Ich habe mein iPhone gegen ein Nokia Dumbphone getauscht – und 5 Dinge gelernt
Die Generation Z schwört dem Smartphone ab. Das geht auf einen Bericht der britischen Tageszeitung The Guardian zurück. Darin ist sogar von einem „Dumbphone Boom“ die Rede. Analysten machen zwei Gründe dafür aus: Jüngere Leute greifen lieber zum klassischen Handy, weil sie sich von der digitalen Welt abkoppeln und ihre Daten besser schützen wollen. HMD Global, der Hersteller aktueller Nokia-Smartphones und -Handys will die Gunst der Stunde nutzen und positioniert die Neuauflage des Nokia 3210 als perfektes Gerät für Digital Detoxer. Und eine Prise Nostalgie ist natürlich auch dabei.
Als Kind der 90er und jemand, der schon von Berufs wegen viel zu viele Nachrichten bekommt und deutlich mehr Apps als der Durchschnitt installiert hat, habe ich deswegen ein Experiment gewagt: Ich habe mein iPhone gegen das Nokia 3210 getauscht – und entgegen meiner Erwartung einiges daraus gelernt.

**Datensatzinhalt:**
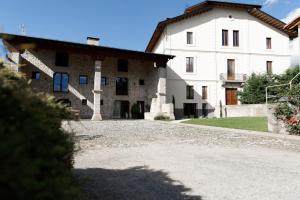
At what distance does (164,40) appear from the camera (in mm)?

**Ziel:** Nenne das Gerät, das HMD Global laut Lesetext als perfektes Gerät für Digital Detoxer positioniert.

**Lösung:** Die Neuauflage des Nokia 3210.